Instructions for the task:
Find the line in the data below that contains "common name: bird". Return that line and all the lines after it, unchanged.

────────────────────

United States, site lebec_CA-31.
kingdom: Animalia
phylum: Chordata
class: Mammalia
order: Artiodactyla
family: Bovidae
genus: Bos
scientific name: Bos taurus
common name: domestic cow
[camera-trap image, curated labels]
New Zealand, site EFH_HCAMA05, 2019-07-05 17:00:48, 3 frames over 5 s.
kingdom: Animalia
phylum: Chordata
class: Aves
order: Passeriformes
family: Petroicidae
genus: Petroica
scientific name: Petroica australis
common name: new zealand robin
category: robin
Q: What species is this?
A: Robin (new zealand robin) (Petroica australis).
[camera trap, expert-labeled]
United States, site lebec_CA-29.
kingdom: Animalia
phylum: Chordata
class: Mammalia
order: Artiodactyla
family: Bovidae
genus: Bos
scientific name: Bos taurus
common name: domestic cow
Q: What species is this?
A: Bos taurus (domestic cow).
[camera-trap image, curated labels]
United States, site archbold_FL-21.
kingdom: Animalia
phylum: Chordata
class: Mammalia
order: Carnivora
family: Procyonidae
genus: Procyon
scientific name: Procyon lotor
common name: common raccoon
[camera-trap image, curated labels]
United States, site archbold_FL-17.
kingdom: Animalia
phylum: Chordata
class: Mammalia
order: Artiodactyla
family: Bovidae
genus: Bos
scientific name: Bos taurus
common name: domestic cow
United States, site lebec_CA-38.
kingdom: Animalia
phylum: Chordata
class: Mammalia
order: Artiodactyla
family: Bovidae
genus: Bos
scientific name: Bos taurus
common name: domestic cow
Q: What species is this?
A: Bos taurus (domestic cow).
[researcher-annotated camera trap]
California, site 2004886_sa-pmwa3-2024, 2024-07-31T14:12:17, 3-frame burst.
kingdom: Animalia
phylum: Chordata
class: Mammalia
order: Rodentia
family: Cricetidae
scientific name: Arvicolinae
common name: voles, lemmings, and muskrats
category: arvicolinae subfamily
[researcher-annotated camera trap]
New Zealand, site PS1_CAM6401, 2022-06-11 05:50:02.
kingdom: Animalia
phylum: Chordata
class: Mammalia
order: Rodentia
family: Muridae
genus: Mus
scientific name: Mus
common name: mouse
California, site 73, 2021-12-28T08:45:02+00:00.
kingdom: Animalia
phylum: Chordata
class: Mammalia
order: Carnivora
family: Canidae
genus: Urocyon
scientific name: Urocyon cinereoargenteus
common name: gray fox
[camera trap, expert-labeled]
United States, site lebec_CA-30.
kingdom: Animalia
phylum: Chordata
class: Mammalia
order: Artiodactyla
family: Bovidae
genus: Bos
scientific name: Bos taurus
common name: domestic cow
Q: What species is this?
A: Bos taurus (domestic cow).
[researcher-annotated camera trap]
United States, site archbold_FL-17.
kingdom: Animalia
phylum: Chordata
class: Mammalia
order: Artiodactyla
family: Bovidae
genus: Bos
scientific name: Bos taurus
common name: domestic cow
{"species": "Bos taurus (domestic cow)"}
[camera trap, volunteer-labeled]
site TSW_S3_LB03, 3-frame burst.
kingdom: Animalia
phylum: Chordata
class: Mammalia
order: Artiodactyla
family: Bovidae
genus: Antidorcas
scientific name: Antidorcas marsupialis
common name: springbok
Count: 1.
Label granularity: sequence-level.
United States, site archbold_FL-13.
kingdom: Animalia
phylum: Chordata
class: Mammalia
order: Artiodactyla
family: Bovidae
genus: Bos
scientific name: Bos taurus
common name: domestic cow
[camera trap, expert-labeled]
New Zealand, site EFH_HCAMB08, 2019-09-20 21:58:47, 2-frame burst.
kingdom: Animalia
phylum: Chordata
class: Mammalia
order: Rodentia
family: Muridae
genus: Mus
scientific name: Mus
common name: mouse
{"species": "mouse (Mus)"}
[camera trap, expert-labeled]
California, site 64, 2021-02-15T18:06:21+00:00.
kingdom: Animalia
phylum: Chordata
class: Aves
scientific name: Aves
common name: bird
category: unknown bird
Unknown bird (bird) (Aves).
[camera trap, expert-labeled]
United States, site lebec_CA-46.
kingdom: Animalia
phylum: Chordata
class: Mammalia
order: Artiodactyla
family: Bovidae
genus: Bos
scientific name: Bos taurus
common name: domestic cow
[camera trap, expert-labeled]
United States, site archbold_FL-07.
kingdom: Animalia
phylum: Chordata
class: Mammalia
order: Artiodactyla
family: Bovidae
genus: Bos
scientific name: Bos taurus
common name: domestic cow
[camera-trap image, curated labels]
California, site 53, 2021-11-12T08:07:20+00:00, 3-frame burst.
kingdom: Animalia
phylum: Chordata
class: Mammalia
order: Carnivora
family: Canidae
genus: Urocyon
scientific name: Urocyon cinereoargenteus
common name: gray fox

────────────────────

Solution to this task:
common name: bird
category: unknown bird
Unknown bird (bird) (Aves).
[camera trap, expert-labeled]
United States, site lebec_CA-46.
kingdom: Animalia
phylum: Chordata
class: Mammalia
order: Artiodactyla
family: Bovidae
genus: Bos
scientific name: Bos taurus
common name: domestic cow
[camera trap, expert-labeled]
United States, site archbold_FL-07.
kingdom: Animalia
phylum: Chordata
class: Mammalia
order: Artiodactyla
family: Bovidae
genus: Bos
scientific name: Bos taurus
common name: domestic cow
[camera-trap image, curated labels]
California, site 53, 2021-11-12T08:07:20+00:00, 3-frame burst.
kingdom: Animalia
phylum: Chordata
class: Mammalia
order: Carnivora
family: Canidae
genus: Urocyon
scientific name: Urocyon cinereoargenteus
common name: gray fox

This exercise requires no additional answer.